To be done: Repeat the lines below word for word, beginning with the line that contains "Does the point" and ending after the line that contains "149431 millimetres".

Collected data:
# # #

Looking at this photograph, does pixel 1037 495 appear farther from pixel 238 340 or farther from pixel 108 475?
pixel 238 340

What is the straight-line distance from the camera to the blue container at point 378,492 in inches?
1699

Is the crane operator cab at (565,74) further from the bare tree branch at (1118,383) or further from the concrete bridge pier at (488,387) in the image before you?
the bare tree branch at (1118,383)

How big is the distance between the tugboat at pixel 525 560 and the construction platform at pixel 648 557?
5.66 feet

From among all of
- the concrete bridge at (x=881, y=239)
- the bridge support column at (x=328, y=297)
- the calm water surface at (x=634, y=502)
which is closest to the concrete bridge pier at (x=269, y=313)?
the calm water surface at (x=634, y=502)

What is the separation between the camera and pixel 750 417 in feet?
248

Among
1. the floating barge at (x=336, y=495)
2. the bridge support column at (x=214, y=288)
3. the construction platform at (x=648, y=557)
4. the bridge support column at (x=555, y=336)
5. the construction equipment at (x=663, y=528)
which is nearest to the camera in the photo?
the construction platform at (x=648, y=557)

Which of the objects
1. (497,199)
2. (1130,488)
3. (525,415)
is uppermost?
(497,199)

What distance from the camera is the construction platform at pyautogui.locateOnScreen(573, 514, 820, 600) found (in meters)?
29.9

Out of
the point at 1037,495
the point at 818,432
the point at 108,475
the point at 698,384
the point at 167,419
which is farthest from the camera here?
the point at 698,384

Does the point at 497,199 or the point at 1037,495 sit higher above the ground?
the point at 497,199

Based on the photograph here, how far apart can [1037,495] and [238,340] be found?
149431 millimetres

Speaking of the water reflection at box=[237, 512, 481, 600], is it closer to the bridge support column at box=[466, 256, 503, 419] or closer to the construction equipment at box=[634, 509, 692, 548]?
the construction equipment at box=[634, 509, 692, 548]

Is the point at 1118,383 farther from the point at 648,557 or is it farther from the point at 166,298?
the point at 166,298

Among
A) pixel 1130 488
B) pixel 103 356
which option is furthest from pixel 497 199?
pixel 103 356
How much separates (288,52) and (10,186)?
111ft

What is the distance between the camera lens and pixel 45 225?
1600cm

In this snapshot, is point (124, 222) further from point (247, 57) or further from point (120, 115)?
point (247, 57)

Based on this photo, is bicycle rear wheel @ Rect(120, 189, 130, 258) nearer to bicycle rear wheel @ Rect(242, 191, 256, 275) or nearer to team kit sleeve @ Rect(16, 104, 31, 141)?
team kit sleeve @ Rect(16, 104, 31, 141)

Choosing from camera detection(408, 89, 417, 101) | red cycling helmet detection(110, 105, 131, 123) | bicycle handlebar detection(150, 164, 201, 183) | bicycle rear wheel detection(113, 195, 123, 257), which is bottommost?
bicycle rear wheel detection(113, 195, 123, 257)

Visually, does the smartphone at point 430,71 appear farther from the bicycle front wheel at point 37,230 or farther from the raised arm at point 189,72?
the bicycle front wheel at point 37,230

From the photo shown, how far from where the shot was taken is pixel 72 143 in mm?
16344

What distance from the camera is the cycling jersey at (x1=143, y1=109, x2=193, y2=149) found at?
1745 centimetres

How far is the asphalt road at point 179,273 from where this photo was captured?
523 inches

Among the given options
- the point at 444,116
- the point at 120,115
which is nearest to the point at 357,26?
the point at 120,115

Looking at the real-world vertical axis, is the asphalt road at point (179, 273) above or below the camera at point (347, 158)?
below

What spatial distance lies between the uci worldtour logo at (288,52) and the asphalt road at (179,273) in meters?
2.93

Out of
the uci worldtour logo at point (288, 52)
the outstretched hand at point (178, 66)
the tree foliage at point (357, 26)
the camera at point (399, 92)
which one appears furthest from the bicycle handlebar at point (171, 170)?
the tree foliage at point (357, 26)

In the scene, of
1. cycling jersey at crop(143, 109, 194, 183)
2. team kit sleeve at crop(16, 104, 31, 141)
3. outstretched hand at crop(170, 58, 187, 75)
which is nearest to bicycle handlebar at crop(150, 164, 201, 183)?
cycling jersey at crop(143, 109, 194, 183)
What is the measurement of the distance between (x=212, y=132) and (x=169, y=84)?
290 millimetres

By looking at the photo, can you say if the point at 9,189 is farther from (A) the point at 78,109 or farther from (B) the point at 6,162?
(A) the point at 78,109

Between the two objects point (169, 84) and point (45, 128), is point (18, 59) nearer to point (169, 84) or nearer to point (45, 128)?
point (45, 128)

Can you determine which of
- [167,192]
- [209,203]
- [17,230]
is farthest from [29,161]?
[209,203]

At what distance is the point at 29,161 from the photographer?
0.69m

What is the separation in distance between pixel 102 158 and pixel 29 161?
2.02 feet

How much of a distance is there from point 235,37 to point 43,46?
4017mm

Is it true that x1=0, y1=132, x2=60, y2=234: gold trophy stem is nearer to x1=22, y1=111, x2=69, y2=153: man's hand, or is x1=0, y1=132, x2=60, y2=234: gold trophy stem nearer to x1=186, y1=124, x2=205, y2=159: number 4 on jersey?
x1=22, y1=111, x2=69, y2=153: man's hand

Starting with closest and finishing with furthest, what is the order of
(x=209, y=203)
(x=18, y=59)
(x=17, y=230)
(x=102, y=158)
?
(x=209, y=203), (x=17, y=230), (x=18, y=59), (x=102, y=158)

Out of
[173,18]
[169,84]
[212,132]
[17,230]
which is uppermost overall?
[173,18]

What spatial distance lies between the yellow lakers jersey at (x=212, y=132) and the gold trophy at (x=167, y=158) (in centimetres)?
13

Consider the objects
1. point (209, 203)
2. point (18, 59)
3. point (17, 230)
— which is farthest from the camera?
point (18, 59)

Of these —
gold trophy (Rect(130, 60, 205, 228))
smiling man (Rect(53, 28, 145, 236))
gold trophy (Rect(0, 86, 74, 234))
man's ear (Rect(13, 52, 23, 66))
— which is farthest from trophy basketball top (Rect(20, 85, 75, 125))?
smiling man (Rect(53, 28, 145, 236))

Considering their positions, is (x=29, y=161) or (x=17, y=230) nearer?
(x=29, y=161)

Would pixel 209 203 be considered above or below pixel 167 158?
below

# # #

Task output:
Does the point at 497,199 or the point at 1037,495 sit higher above the ground?
the point at 497,199

Based on the photograph here, how far apart can [1037,495] and [238,340] be found?
149431 millimetres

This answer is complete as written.